Some family members were angered the report didn't draw stronger conclusions about why the men died and recommend changes. David Turbyfill interrupted the news conference to shame officials for not providing his 27-year-old son Travis with the protection he needed to survive as the flames swept over him. He said the shelter Travis died in had not been improved in 13 years.
"This report is fairly conclusive that the fire shelters are a total disaster. Policies, as they may be, need to change," he said.
His wife, Shari, begged the panel to move more quickly to correct the problems that contributed to her stepson's death.
"Your protection of us is killing us," she said. "We're willing to take the heat right now, but I don't want another family to deal with this. Help us, I implore you. Help us.
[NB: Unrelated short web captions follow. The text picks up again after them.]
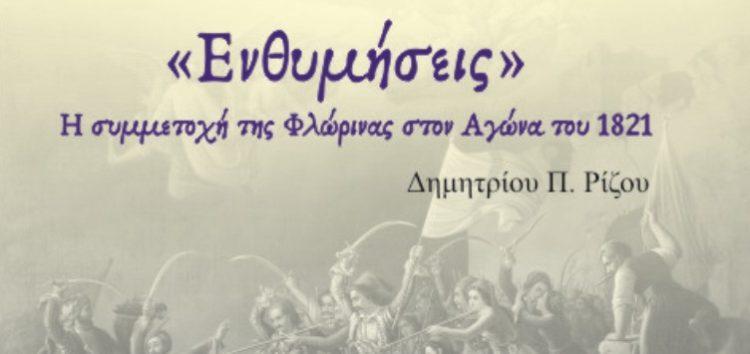 Έκδοση επετειακού περιοδικού του ΦΣΦ «Ο Αριστοτέλης» για τα 200 χρόνια από την Ελληνική Επανάσταση (1821-2021)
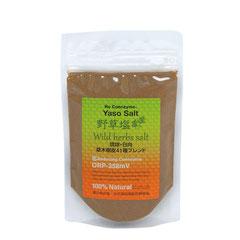 野草塩(詰替え用)
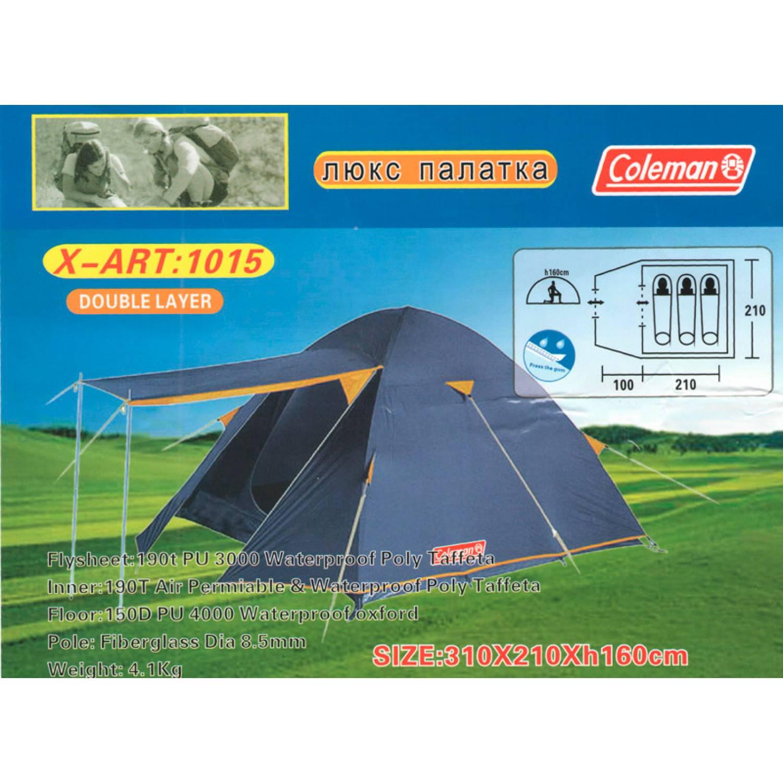 Палатка 3-х местная Coleman X-1015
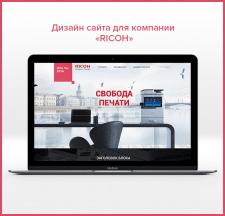 Дизайн сайта для компании  «RICOH»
Give us the information we need to change this. It is so necessary, please."
The report, produced by a team of local, state and federal fire experts, provides the first minute-to-minute account of the fatal afternoon. The day went according to routine in the boulder-strewn mountains until the wind shifted around 4 p.m., pushing a wall of fire that had been receding from the firefighters all day back towards them.
After that, the command centre lost track of the 19 men. Without telling command, and despite the weather warning, the firefighters left the safety of a burned ridge and dropped into a densely vegetated basin surrounded by mountains on three sides. Investigators noted the men failed to perceive the "excessive risk" of this move and said there was no way to know why the firefighters made the deadly decision.